Conscients des difficultés de logement, les syndicats trouvent également des solutions. "Nous avons pris contact avec les maires des petites communes. J'ai été employé saisonnier ; ce que j'ai subi, je n'ai pas voulu que les autres le subissent", confie François Effling, président national des saisonniers de la CPIH. Il évoque un système mis en place dans le pays de Retz : "Une maison des saisonniers paraissait impossible sur notre secteur, en raison des transports et de l'éloignement Mais les gens sont prêts à aider, et nous avons trouvé une solution avec la population locale et les communautés de commune. Des retraités accueillent les saisonniers." Logement assuré, loyer modéré et contact humain, une pratique gagnant-gagnant. Du côté du Languedoc-Roussillon, l'Umih a signé l'an dernier une convention avec le Crous et le préfet : les logements étudiants libres l'été sont loués aux travailleurs saisonniers. Thierry Grégoire évoque le projet national de résidences mixtes, en partenariat avec la Caisse des dépôts et consignations, Action logement, Vilogia et Alliance qui permettrait de construire des logements. Le projet pilote serait implanté à Étaples-sur-Mer (62). "D'autres villes sont candidates : Biarritz, Juan-les-Pins, Thonon-les-Bains. Nous en sommes au tour de table financier, mais nous ne sommes pas des opérateurs immobiliers." Il rapporte les initiatives locales et régionales, comme le logement chez l'habitant, mais s'indigne : "Le logement devrait être une priorité nationale mais il n'y a pas de volonté politique nationale. Beaucoup d'argent est prélevé et devrait être mis au service du monde de l'entreprise. Il faudrait une vision globale du tourisme et donc un ministère du Tourisme."

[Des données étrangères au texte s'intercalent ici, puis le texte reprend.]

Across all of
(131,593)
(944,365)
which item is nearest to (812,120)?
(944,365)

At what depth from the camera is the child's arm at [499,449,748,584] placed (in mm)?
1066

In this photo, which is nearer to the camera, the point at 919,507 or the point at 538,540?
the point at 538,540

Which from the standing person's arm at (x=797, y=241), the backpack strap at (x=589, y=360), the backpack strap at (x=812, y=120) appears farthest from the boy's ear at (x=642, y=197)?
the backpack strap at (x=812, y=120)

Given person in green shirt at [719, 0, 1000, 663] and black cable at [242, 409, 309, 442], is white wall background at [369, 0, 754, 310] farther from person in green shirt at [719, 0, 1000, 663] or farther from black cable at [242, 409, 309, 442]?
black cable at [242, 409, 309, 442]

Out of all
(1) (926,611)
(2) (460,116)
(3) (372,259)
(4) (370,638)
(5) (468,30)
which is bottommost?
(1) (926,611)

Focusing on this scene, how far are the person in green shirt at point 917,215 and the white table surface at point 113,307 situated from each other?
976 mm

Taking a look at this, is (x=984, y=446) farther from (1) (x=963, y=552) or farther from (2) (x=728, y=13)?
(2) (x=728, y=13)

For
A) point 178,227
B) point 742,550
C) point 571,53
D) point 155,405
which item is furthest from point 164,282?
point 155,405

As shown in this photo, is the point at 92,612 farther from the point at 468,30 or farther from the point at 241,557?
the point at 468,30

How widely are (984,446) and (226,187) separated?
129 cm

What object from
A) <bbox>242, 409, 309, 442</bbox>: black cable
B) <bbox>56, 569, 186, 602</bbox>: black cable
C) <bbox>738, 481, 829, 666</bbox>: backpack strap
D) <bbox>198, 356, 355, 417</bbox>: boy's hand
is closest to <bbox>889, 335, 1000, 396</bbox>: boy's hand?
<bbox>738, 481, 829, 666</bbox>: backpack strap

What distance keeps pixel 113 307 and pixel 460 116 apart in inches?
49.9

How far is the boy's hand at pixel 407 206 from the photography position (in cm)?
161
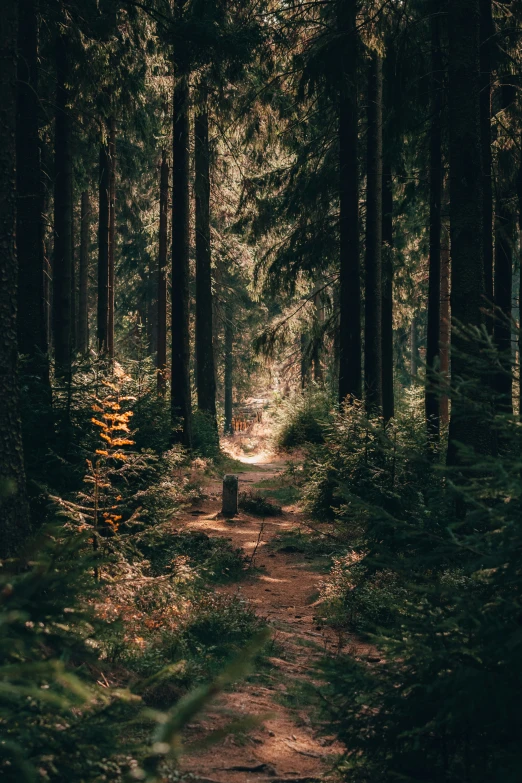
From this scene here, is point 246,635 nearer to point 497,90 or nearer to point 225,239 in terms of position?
point 497,90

"La pression immobilière continue d'augmenter en montagne, les locations sont chères, et il faut loger les employés sur place car les transports ne sont pas adaptés", souligne à son tour Catherine de Bruyne, déléguée générale de la Fagiht. Et, ainsi que le rappelle le président de la Fagiht, Claude Daumas : "Le logement des saisonniers est une charge pour les entreprises et un avantage pour les employés qui sont logés et qui ne peuvent pas passer leur salaire dans leur logement. C'est un frein énorme à l'embauche, alors que nous sommes le secteur qui recrute le plus. Des solutions sont simples : il y a des logements construits à rénover et qui sont libres. Nous demandons à avoir droit au 1 % logement pour investir. On fait des prêts préférentiels aux promoteurs immobiliers…" L'employeur est pénalisé mais ce déséquilibre pourrait être arrangé : "On pourrait nous permettre de récupérer la TVA sur les logements des employés, et nous exonérer des taxes de mutation par exemple." Claude Daumas souhaite également que les bâtiments qui serviront pour les ouvriers de la liaison ferroviaire Lyon-Turin soient recyclés pour loger les saisonniers.